Non a caso, nel nostro paese sono stabilmente presenti numerose basi militari e più di 10000 soldati americani. Le forze armate italiane sono strutturate in modo da funzionare efficacemente soltanto insieme a quelle statunitensi, limitando così la nostra sovranità. E la politica estera italiana degli ultimi decenni è stata costantemente in linea con la volontà americana: durante le crisi di Jugoslavia, Libia, Ucraina, e Palestina, il nostro paese ha sostanzialmente seguito l’indirizzo statunitense senza interrogarsi seriamente sull’ipotesi di discostarvisi.
Il punto è che la subordinazione geopolitica nei confronti di un soggetto esterno è dannosa, perché la potenza egemone può in ogni momento costringere a fare o subire azioni sconvenienti da tutti i punti di vista, economico, politico, militare. Numerosissimi popoli nella storia hanno lottato per avere una maggiore libertà, perché la dipendenza rischia sempre di tradursi in miseria e disordine.
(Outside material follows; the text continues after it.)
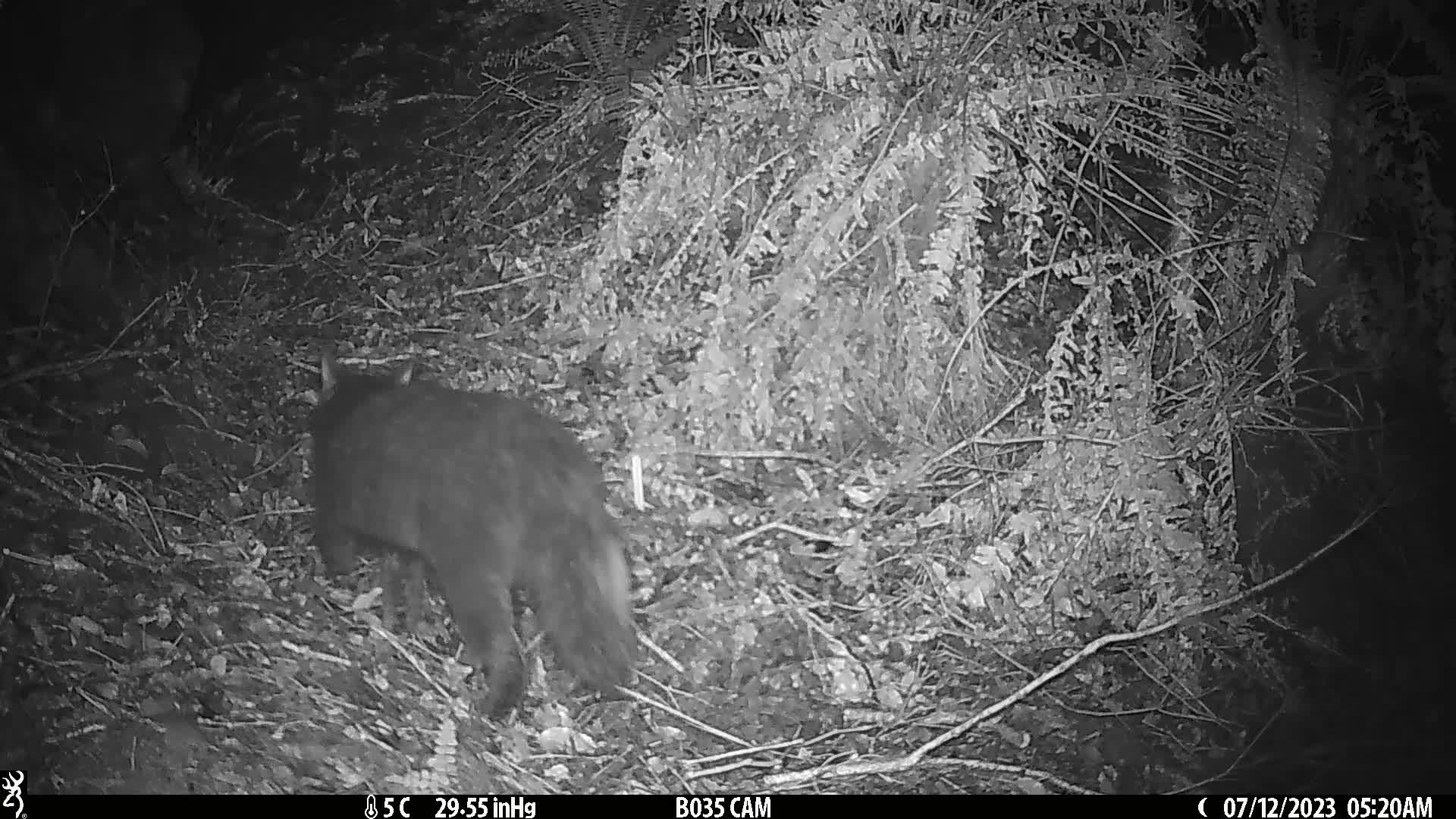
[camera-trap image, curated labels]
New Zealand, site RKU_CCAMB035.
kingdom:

L’Italia non dovrebbe sviluppare una forma di odio verso gli Stati Uniti, che sono un paese pieno di virtù. E non dovrebbe nemmeno tentare subito di liberarsi completamente dall’influenza americana, perché sarebbe impossibile data la sua forza economica, demografica, e militare. In questo senso, non bisogna illudersi che la Russia e la Cina siano migliori dell’attuale superpotenza globale: queste ultime, dato il loro disinteresse per i diritti umani, probabilmente agirebbero in modo ancora più violento sul resto del mondo.
Però l’Italia potrebbe iniziare a vedere gli Stati Uniti non come un tutore affidabile, ma come una potenza con degli interessi a volte inevitabilmente divergenti da quelli europei. Potrebbe prepararsi a far valere il più possibile la propria volontà quando l’indirizzo americano non le conviene, cominciando allo stesso tempo uno sforzo generale, prudente, e non violento finalizzato a ridurre la dipendenza dagli Usa. Potrebbe iniziare a pensare che non c’è motivo di studiare dettagliatamente la storia statunitense, quando la propria è ancora troppo ignorata; e che non c’è ragione di imitare la lingua inglese, come una specie di provincia destinata a far parte dello Stato americano.
Infine, essa potrebbe alimentare tenacemente l’idea che è necessario rafforzare la fratellanza tra gli Stati europei (a partire dallo sviluppo di una difesa comune), perché un’Italia isolata sarà sempre più subordinata alle grandi potenze esterne.